An introduction to worst-case AI safety
post by Tobias_Baumann
This is a link post for http://s-risks.org/an-introduction-to-worst-case-ai-safety/
Comments sorted by top scores.
comment by cousin_it ·
2018-07-05T17:44:49.621Z · LW(p) · GW(p)
Yeah, this seems right. I can only repeat my earlier praise [LW(p) · GW(p)] for FRI's work on s-risks.
For a more technical angle, has anyone thought about making strong AIs stoppable by giving them wrong priors? For example, an AI for doing physics research could start with a prior saying the experiment chamber is the whole universe, any "noise" coming from outside is purely random and uncorrelated across time, and a particular shape of "noise" should make the AI clean up and shut down. That way no amount of observation or self-improvement can let it infer our existence, so we'll be able to shut it down. That should be easy to formalize in a cellular automaton world, though real physics is of course much harder.
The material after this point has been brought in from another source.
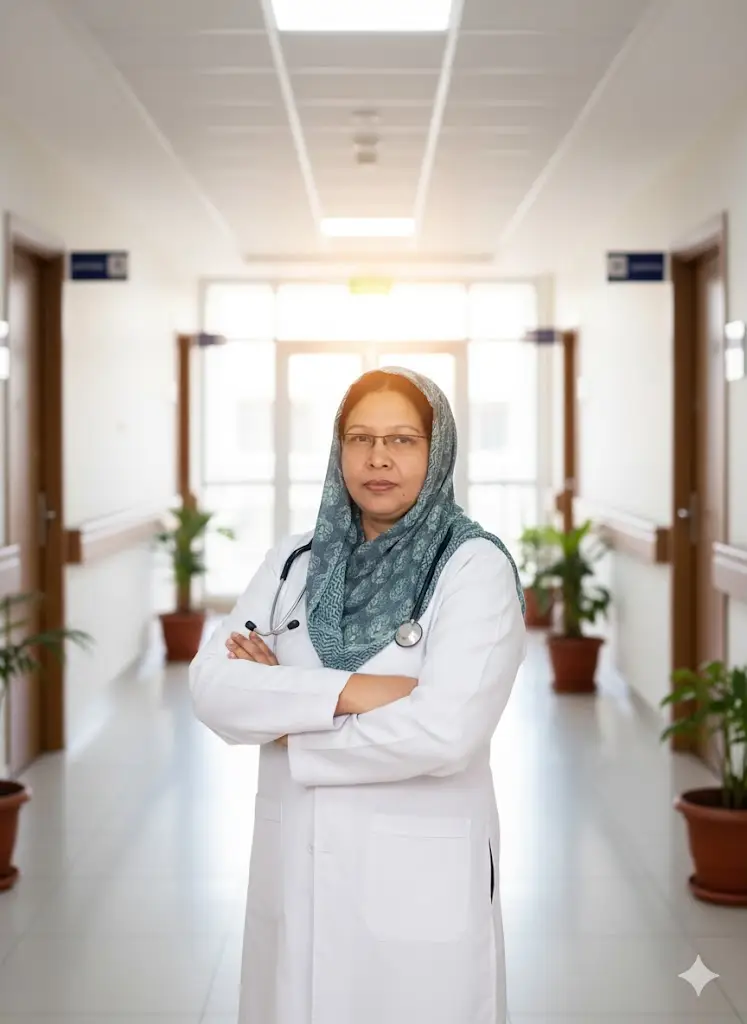 Dr. Mst. Afroza Khanum 1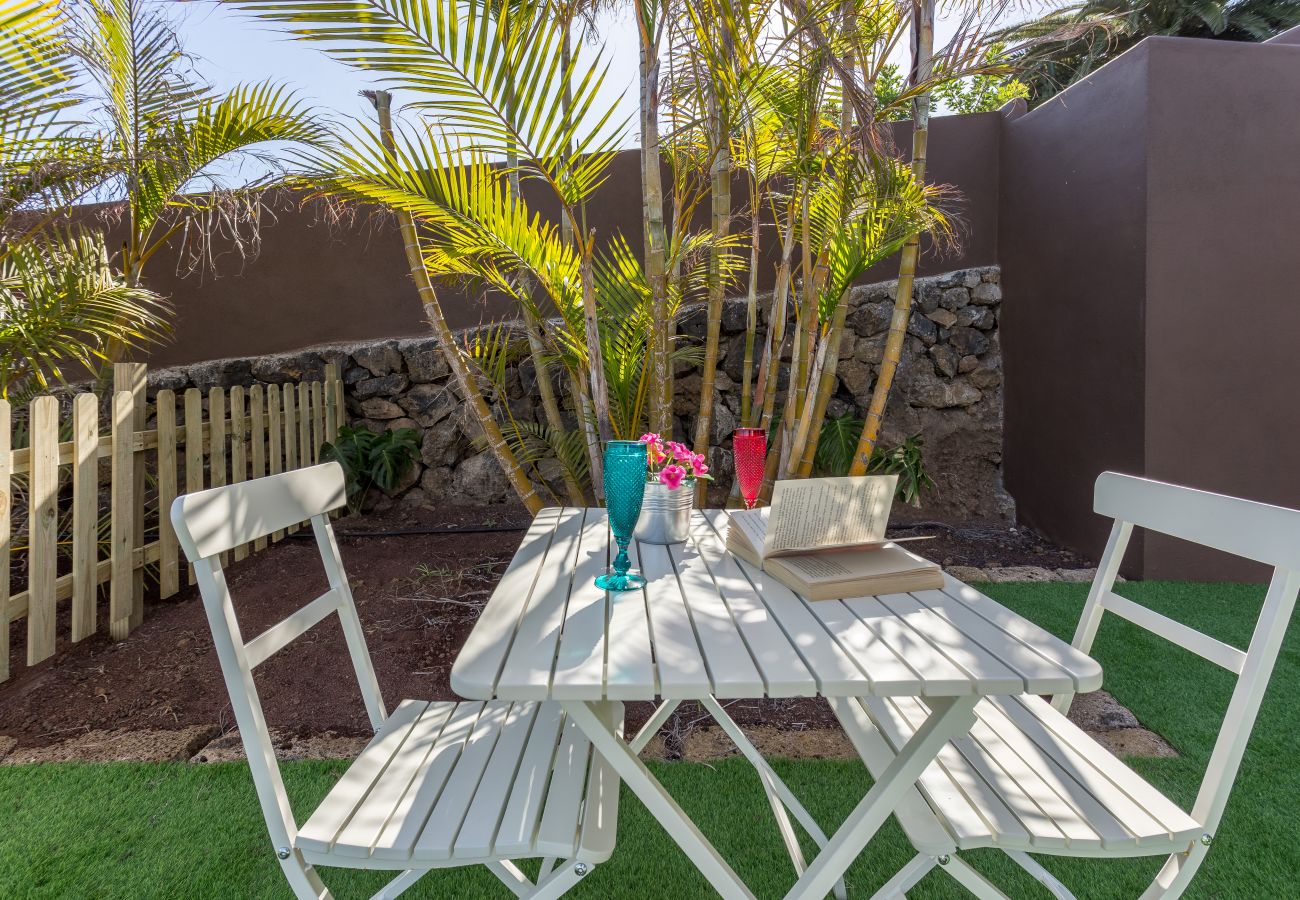 Ferienwohnung in La Matanza de Acentejo - Vista mar, jardín privado Ferienwohnung in La Matanza de Acentejo - Vista mar, jardín privado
comment by Rafael Harth (sil-ver) ·
2018-07-05T16:34:57.360Z · LW(p) · GW(p)
This sounds totally convincing to me.
Do you think that ethical questions could be more relevant for this than they are for alignment? For example, the difference between [getting rid of all humans] and [uploading all humans and making them artificially incredibly happy] isn't important for AI alignment since they're both cases of unaligned AI, but it might be important when the goal is to navigate between different modes of unaligned AI.